The takeaways, I hope people will get from this article is that there is no one solution which will work best in all situations. It is a design decision about what advantages your application needs to have and what sacrifices you are able to make. The more limited and strict you can be about how your application reads and writes data, the more options you have to make your database backend more robust. Applications that "try to have it all" usually just end up doing everything poorly.

The other takeaway is the the physical limits of the universe are the greatest barrier database systems are working against. You simply cannot get around them. When you end up working with a team who is unwilling to acknowledge this, run as fast as you can.

elvinyung · on Jan 6, 2019

Very tiny nit: DynamoDB is not Dynamo. Leaderless replication was popularized by Amazon's original Dynamo paper, true, but DynamoDB is not the same system [1].

[1] https://www.allthingsdistributed.com/2012/01/amazon-dynamodb...

ansible · on Jan 6, 2019

There are solutions to this now:

https://cockroachlabs.com

https://foundationdb.org

Of course, there are still tradeoffs, but for many applications, a distributed database with strong consistency guarantees is likely to be a good choice for many projects.

ansible · on Jan 6, 2019

Also of interest... The Raft consensus algorithm is used as an alternative to Paxos to decide who is in charge of a particular piece of data in a distributed system:

https://raft.github.io

zzzcpan · on Jan 6, 2019

The tradeoffs those solutions make are exactly the ones most projects cannot really make.

marknadal · on Jan 6, 2019

This is a really great article and overview. It is a tad light on the most important subjects of CRDTs (Conflict free Replicated Data Types).

After having worked on these types of problems for a decade, and successfully running an Open Source database startup for nearly a half decade, they are certainly and only the right way to go.

They seem to suggest they aren't well adopted, and suggest there are severe limitations that are withholding their adoption.

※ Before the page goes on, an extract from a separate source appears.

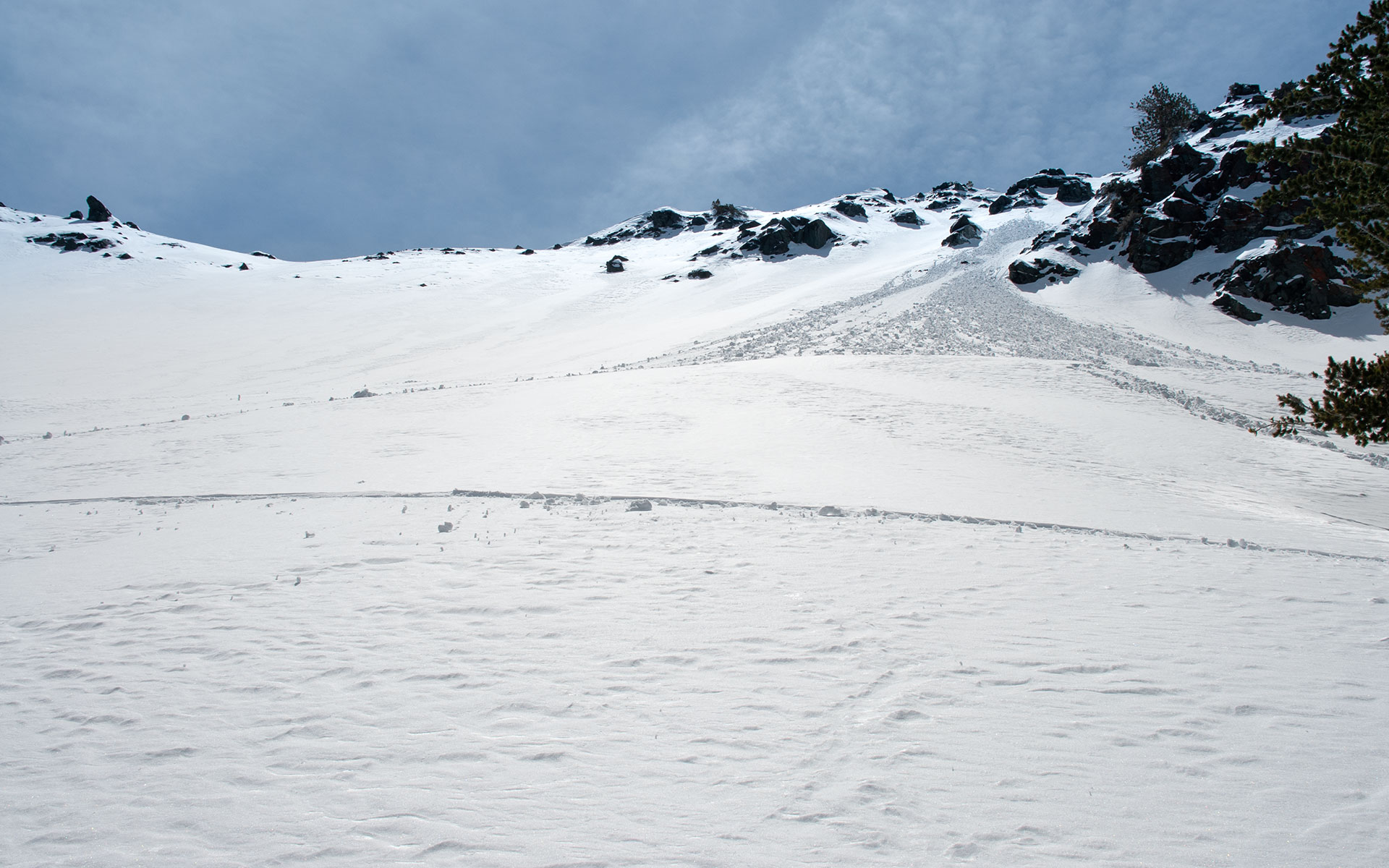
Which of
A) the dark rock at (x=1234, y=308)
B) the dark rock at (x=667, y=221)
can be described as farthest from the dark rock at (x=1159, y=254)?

This was true with append-only or log-based CRDTs.

But now, state-based graph CRDTs (like we've implemented in https://github.com/amark/gun ) have solved that. The only thing you can't do with them is Global Strong Consistency (think banking), but their Strong Eventual Consistency guarantees make them the best solution for literally everything else.

They are also run in production at large large sites, like the Internet Archive (top 300 site globally), D.Tube (1M monthly uniques), notabug.io (P2P reddit), etc. with GUN.

The article kind of makes this joke:

> (otherwise our lives would be too easy, right?)

But here is the kicker, both Internet Archive and NAB integrated/built in 1 week. Literally yes it makes people's lives easier.

And you should too! Next time you build a non-banking app, you should consider using state-based graph CRDT to cover 99.99% of your use cases!

kilburn · on Jan 6, 2019

You are getting downvoted because of your attitude. Even if your GUN database is really that awesome, here are some points for you to reflect on:

- What is "easy" for you might not be for others.

- Banking systems don't use strong consistency. They can just rollback/swallow the costs of invalid transactions after the fact. Online mom-and-pop shop... maybe they can, maybe its better for the site to just have some downtime sporadically and avoid such hassles entirely.

- P2P is a nightmare for anything that requires audit trails (and there are legal requirements about that in many industries).

- There exists a whole ecosystem of databases dedicated to analytical processing workloads (OLAP). Graph databases are typically not the best at it.

- Conflicts happen. Your "conflict-free" datatypes embed the conflict resolution rules in the data structure. This is fine for some conflict resolution rulesets, but it cannot be done for some other sets (e.g.: in these weird circumstances, the user decides what the resolution is by clicking a button).